--- Data to process ---
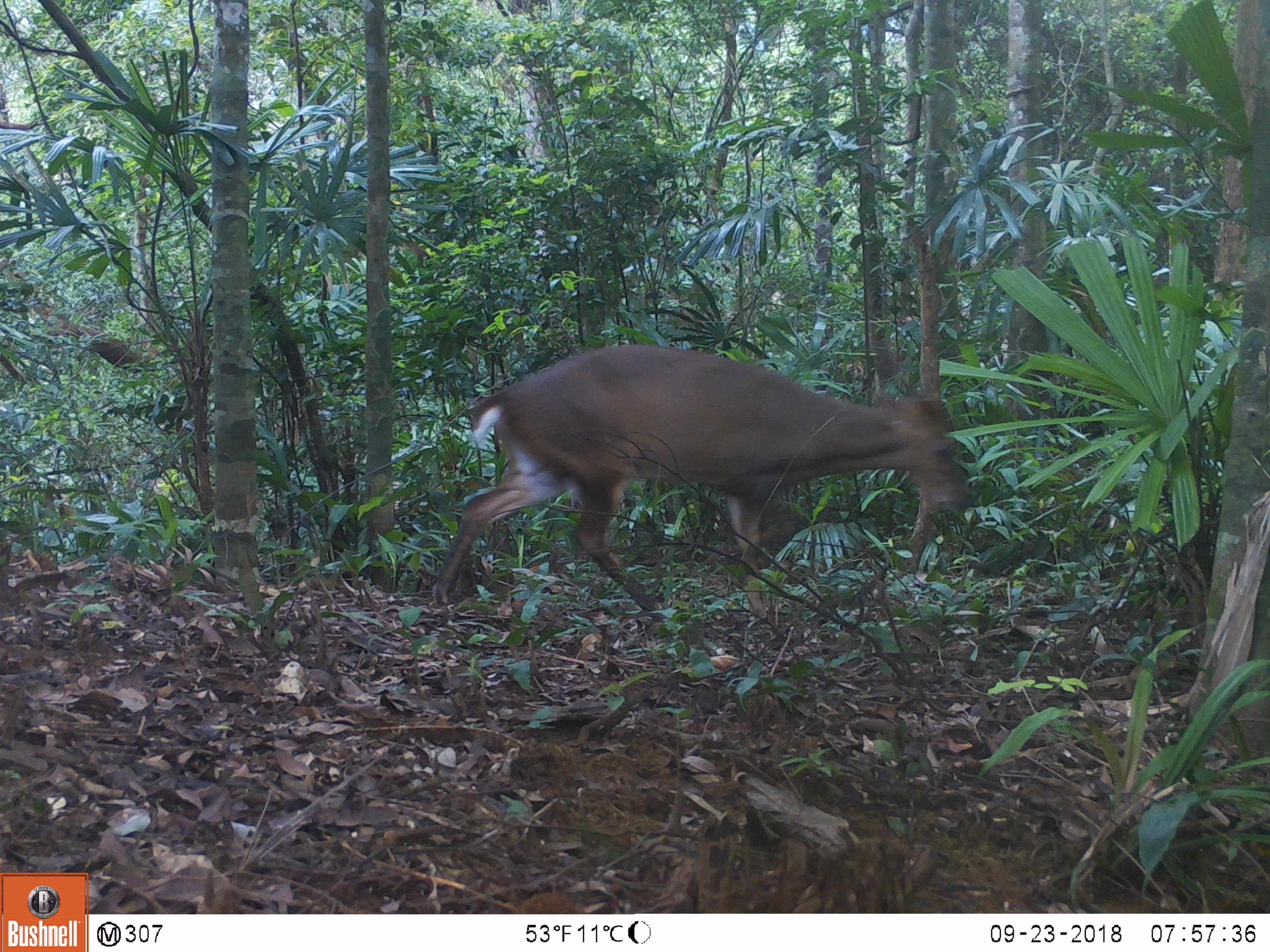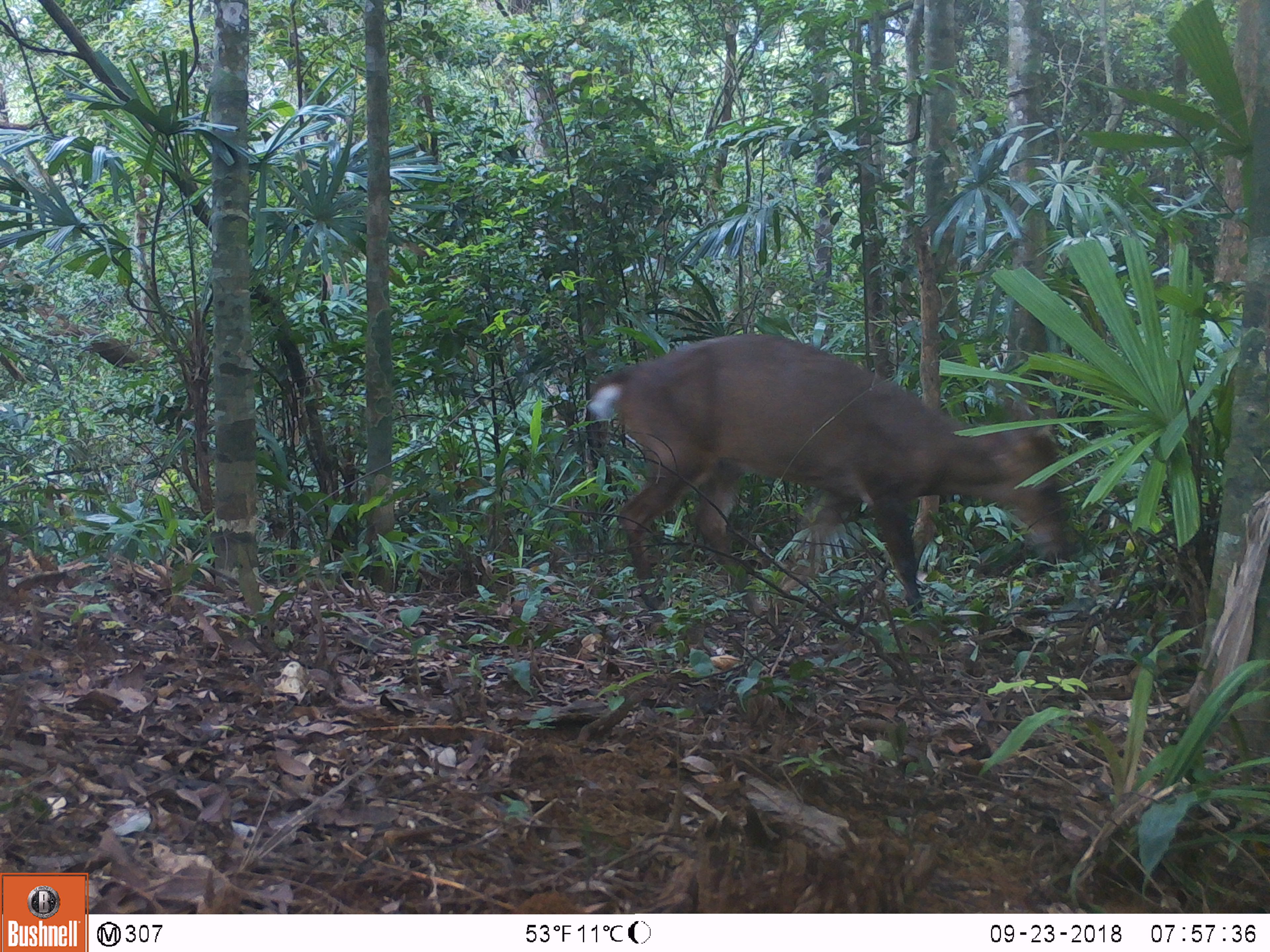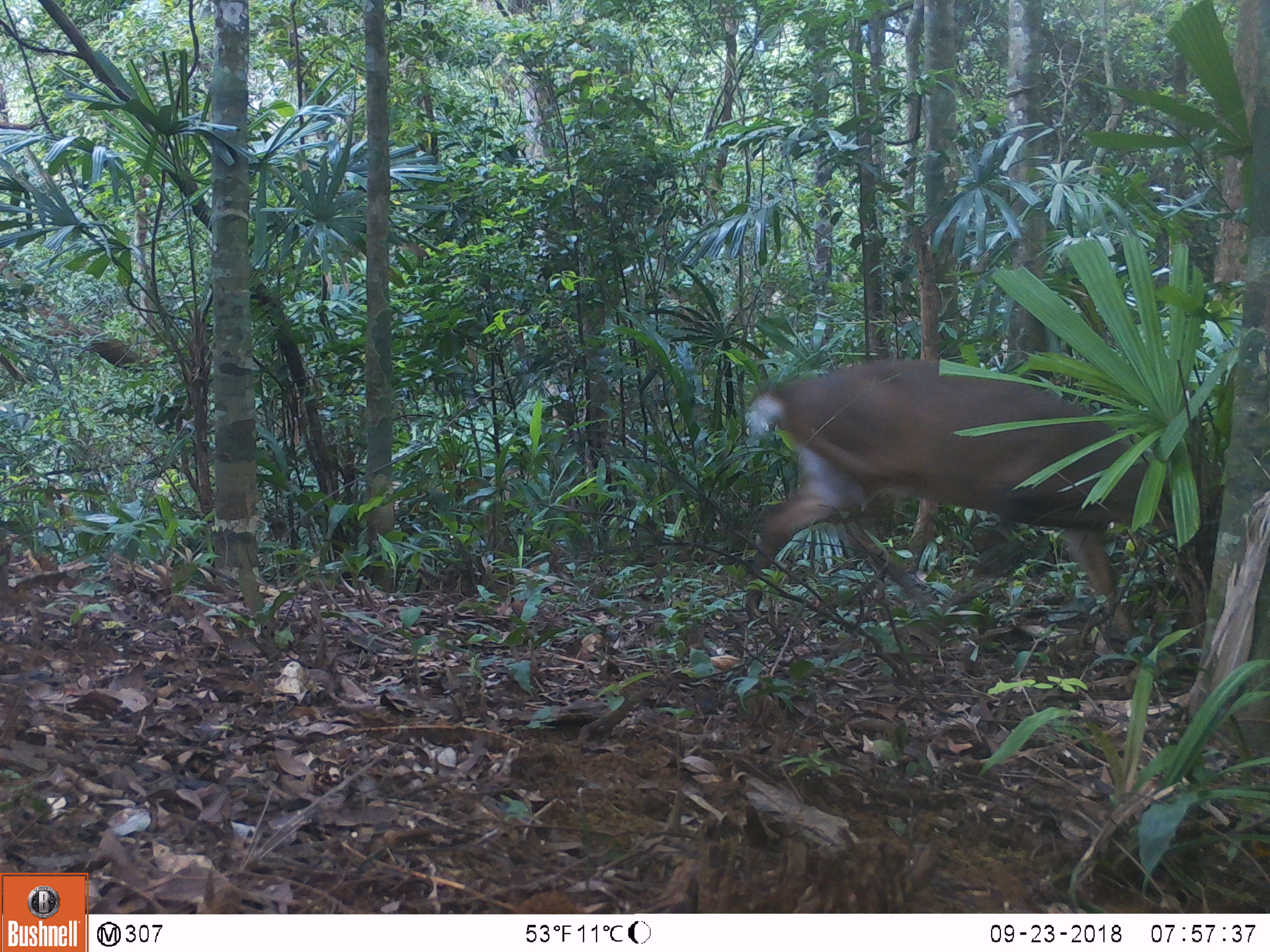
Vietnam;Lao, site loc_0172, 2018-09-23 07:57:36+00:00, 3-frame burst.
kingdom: Animalia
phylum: Chordata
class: Mammalia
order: Artiodactyla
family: Cervidae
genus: Muntiacus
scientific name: Muntiacus vuquangensis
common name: large-antlered muntjac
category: large antlered muntjac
Large antlered muntjac (large-antlered muntjac) (Muntiacus vuquangensis). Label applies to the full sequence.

--- What you will do ---
Give the records again exactly, minus the pictures.

--- Worked solution ---
Vietnam;Lao, site loc_0172, 2018-09-23 07:57:36+00:00, 3-frame burst.
kingdom: Animalia
phylum: Chordata
class: Mammalia
order: Artiodactyla
family: Cervidae
genus: Muntiacus
scientific name: Muntiacus vuquangensis
common name: large-antlered muntjac
category: large antlered muntjac
Large antlered muntjac (large-antlered muntjac) (Muntiacus vuquangensis). Label applies to the full sequence.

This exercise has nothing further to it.